### Task
Beginning at the line that contains "this 1280×719 image.", reproduce the entries below exactly, ending with the line that contains "this 658×369 image.". Omit each picture.

### Records
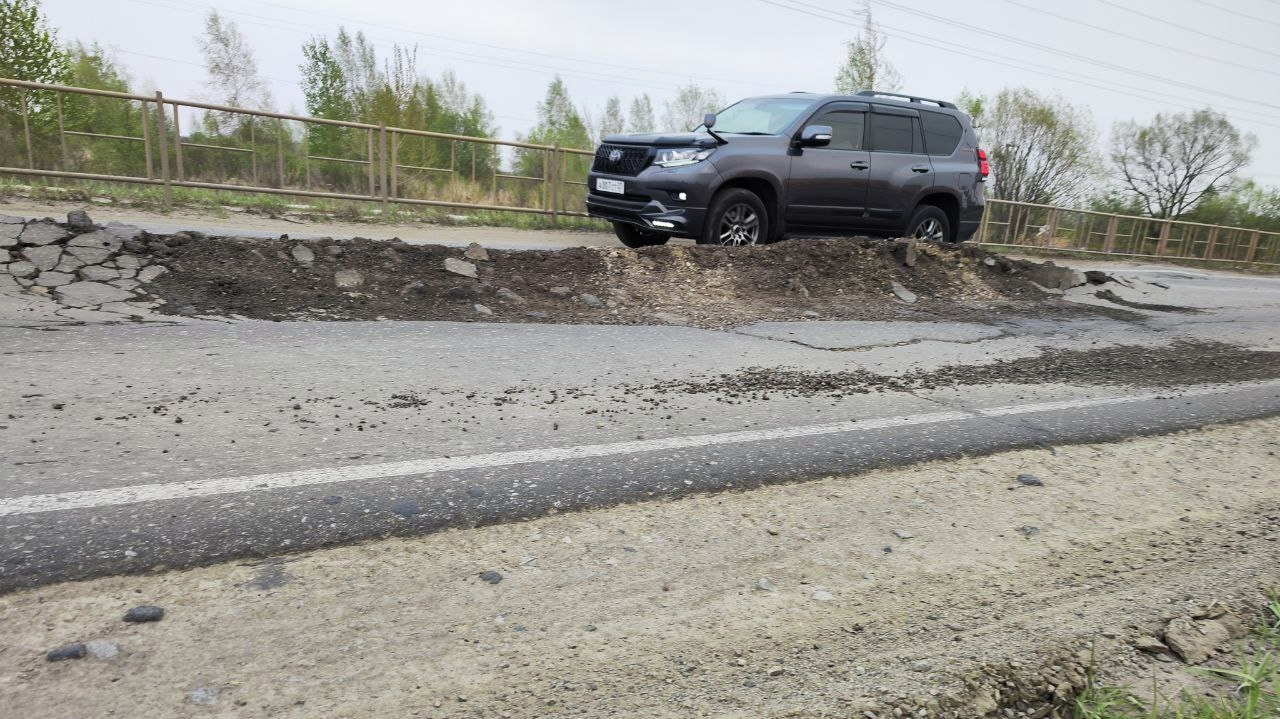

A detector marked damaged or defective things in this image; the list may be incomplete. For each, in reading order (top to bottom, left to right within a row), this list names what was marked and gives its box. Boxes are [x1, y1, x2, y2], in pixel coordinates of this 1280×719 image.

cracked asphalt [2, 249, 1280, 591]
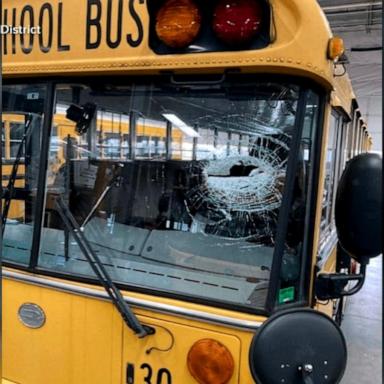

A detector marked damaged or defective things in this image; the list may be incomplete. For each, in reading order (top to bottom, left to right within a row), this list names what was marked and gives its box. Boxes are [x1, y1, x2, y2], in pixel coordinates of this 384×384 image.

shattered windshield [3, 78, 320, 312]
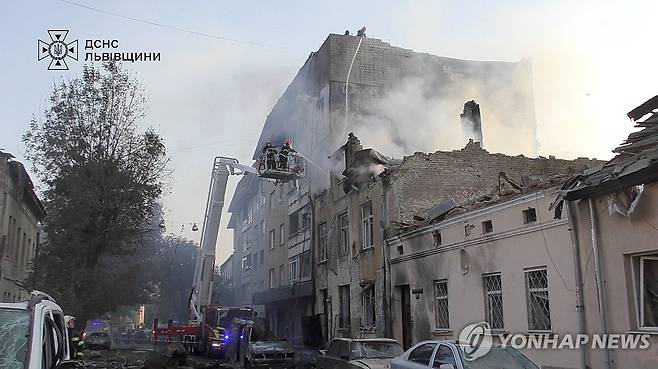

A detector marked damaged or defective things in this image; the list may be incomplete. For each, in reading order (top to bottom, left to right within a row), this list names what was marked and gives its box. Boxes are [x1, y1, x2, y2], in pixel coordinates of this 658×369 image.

* * *

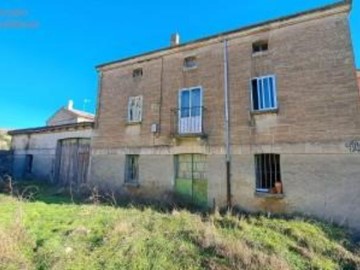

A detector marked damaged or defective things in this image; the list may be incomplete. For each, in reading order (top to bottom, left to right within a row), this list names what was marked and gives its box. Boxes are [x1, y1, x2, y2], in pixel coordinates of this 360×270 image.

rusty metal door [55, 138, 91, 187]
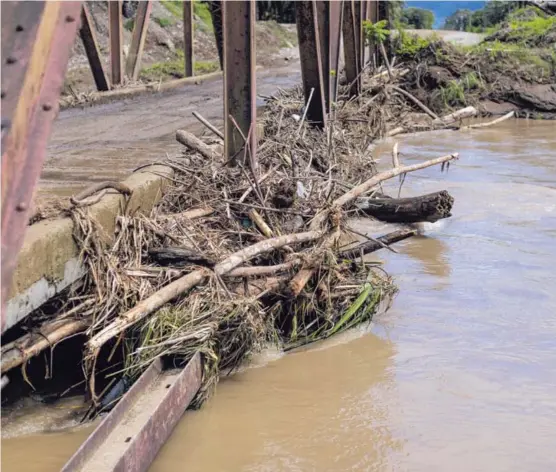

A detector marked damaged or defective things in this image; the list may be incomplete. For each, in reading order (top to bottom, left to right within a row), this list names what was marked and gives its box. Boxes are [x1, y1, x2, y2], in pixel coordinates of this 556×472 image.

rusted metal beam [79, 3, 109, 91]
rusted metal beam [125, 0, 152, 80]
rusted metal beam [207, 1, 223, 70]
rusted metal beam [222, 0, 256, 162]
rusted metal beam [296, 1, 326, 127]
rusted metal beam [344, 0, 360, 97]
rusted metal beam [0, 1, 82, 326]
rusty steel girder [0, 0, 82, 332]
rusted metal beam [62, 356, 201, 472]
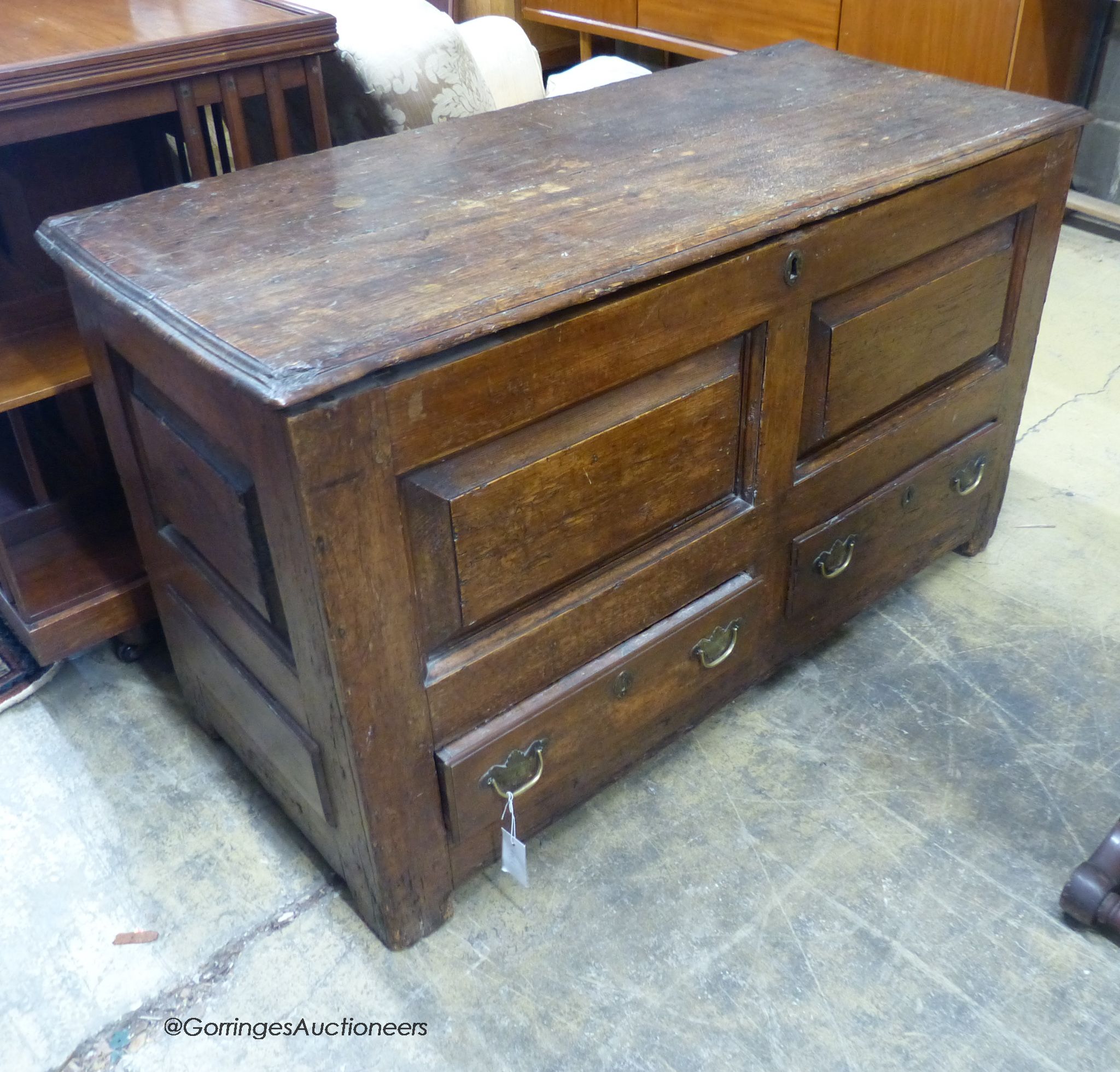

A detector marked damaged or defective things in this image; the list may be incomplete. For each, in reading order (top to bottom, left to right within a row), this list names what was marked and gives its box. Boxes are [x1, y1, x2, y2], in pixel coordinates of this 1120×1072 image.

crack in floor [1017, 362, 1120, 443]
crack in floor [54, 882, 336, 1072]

==

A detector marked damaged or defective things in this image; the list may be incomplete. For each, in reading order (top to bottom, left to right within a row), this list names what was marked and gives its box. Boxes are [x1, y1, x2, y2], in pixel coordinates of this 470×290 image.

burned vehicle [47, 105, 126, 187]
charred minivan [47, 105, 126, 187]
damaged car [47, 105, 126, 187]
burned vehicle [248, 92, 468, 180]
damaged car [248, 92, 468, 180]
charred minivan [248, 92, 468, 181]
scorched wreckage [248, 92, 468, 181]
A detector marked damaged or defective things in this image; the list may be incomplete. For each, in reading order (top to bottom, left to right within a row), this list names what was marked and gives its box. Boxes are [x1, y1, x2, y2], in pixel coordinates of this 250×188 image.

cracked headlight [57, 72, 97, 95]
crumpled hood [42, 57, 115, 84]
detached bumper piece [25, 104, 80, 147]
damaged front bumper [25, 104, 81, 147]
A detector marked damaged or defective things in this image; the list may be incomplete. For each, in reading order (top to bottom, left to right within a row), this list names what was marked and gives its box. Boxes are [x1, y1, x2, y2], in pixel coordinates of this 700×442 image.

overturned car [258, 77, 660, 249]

### Exercise solution
A detector marked damaged or defective things in this image; the list may be incomplete. For each, in reading order (top to bottom, left to right within a row), this list names what was marked and gives its box. Boxes are [x1, y1, x2, y2], in pixel coordinates of this 1280×719 image.

cracked asphalt [2, 249, 1280, 591]

A detector marked damaged or defective things in this image; the list may be incomplete. For each, in reading order (top to bottom, left to right within a row), this list names what was marked and gives its box. Boxes are [x1, y1, x2, y2], in pixel coordinates of this 384×384 image.

shattered windshield [3, 78, 320, 312]

A detector marked damaged or defective things in this image; the list may be incomplete. For each, in reading order (top to bottom, left to right within a row), this list names what was marked and gives its box. Boxes are [x1, y1, x2, y2], in pixel coordinates of this 658×369 image.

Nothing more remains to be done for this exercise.